Tumblr in Web Search Experiment

Explored ways to feature relevant, engaging Tumblr content in Yahoo web search results.

Screenshot of Tumblr search results experience for query "Charleston" sometime after the horrific church shooting — *Tumblr in Yahoo Search results* *(no longer live)*

Ask
After Yahoo acquired Tumblr, Search leadership asked me to find a way to feature Tumblr content in web search results.

Process
I started out with several things to consider:

Understanding the type of content on Tumblr
Determining what content, if any, could map to real web search user needs
Figuring out what metadata we could extract from Tumblr posts and whether it was enough to work well in our content management platform
Learning as much as we could from what little data the Tumblr team could share with us

Because I was unable to discover much evidence of existing Yahoo search-to-Tumblr content behavior in our logs, and the nature of Tumblr’s content is freewheeling and relatively unstructured, we had to experiment.

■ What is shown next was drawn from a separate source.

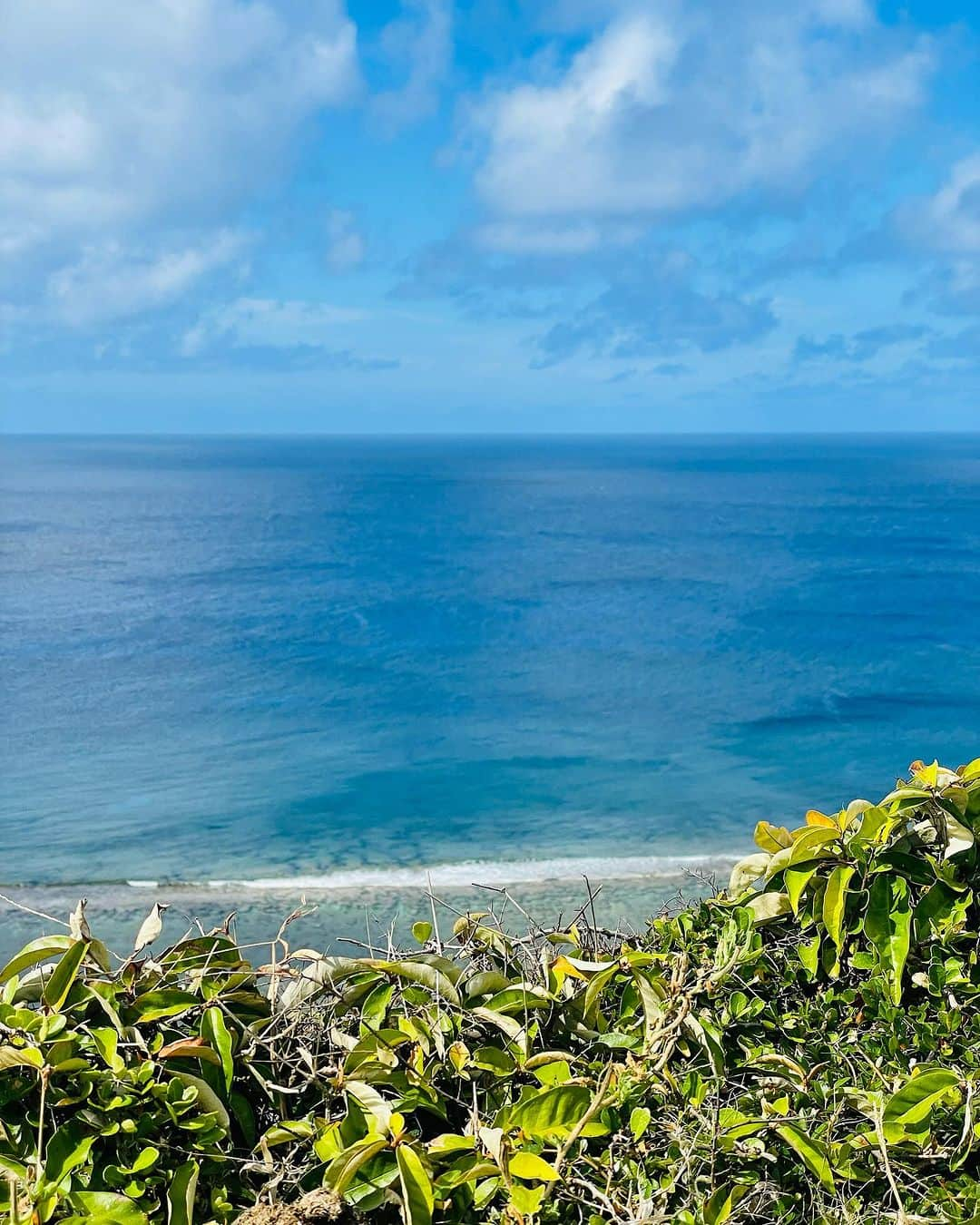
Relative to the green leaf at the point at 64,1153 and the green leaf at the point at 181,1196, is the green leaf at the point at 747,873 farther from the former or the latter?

The first test featured content from specific Tumblr users (celebrities, online personalities, organizations–entities with discrete matching queries) in a simple image carousel. Limitations of this approach: only image-type posts could be displayed, so blogs with text posts, links, etc. would appear with limited results or none at all, despite frequent updating; we could only trigger on keywords that had a clear match to a single blog (e.g., Beyonce, ZooBorns). As a result, coverage was low, and leadership tasked us with significantly expanding the experience.

“[Emily] took on a very demanding team that wanted to create a new experience for users with Tumblr content. She patiently worked with the team and in many instances stepped in to help move the project forward. Without her it would have taken much longer to launch the experience on Search.”
Product Manager, Search

To accomplish this, I needed to rely on automatic triggering methods that offered far less control over what content appeared in search results. Despite concerns about relevance and quality, we launched a test for a small percentage of search traffic. The initial test had to be taken offline within days because, although the backend team took steps to remove content flagged as “adult,” pornographic results (and worse) slipped through.

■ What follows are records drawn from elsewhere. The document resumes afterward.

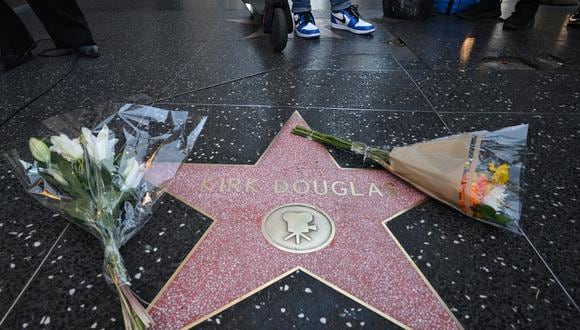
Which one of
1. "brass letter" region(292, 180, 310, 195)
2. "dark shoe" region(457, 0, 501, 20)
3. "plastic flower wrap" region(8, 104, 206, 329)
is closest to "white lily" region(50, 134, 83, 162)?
"plastic flower wrap" region(8, 104, 206, 329)

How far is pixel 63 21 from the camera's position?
9.31ft

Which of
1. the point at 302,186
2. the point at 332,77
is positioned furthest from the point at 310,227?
the point at 332,77

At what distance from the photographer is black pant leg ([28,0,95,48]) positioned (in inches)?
108

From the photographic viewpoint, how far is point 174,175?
1.48m

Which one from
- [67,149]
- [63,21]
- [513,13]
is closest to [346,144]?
[67,149]

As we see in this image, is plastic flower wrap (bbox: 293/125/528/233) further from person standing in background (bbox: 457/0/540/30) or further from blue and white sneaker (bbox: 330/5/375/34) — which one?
person standing in background (bbox: 457/0/540/30)

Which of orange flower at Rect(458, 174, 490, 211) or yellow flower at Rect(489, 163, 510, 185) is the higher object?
yellow flower at Rect(489, 163, 510, 185)

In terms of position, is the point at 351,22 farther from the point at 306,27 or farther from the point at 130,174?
the point at 130,174

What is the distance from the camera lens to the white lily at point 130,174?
121cm

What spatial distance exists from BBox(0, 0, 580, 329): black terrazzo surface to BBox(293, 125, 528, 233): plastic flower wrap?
0.23 ft

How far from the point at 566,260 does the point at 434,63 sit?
207 centimetres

Search leadership was determined, however, and resources were provided to dramatically improve the indexing for quality and cleanliness. The backend team also added logic for when to return content at all, based on timeliness and other factors. A visual designer was brought in to collaborate a unique template for Tumblr that accounted for the variable types of content and included more Tumblr branding (color, logos). The UX and content improvements launched as a test for a small percentage of search traffic, and although metrics weren’t impressive, it didn’t cause major problems, and the feature launched for all desktop web traffic.

“Emily did an outstanding job on the Tumblr [search experience] presentation for the Tumblr team. She has built a [search experience] that puts a stake in the ground until Science can develop more precise triggering.”
Product Marketing Manager, Search

Seeking to experiment further in hopes of improving and better understanding its performance, I took the initiative to categorize queries that triggered the Tumblr module and identify categories that might be well-served with Tumblr content. I used existing keyword lists roughly mapping to a dozen or so categories and set up a test bucket version of the module with only these categories with logging for each. I also wanted to see if other factors affected performance, including where the module appeared on the page (“slotting”) and how consistently it appeared (whether to ignore backend display logic). I tracked and compared my experiment’s performance to the primary module’s on a weekly basis, using that data to make small tweaks to each category along the way.

Result
The great Tumblr in search experiment ended after about a year and a half, when leadership decided the investment was no longer justifiable. Despite the effort’s ultimate failure, I was recognized for my contribution and creativity.

Key categories in my final experiment did show some lift in performance: food, books, holidays, fictional characters, TV series, and movie series.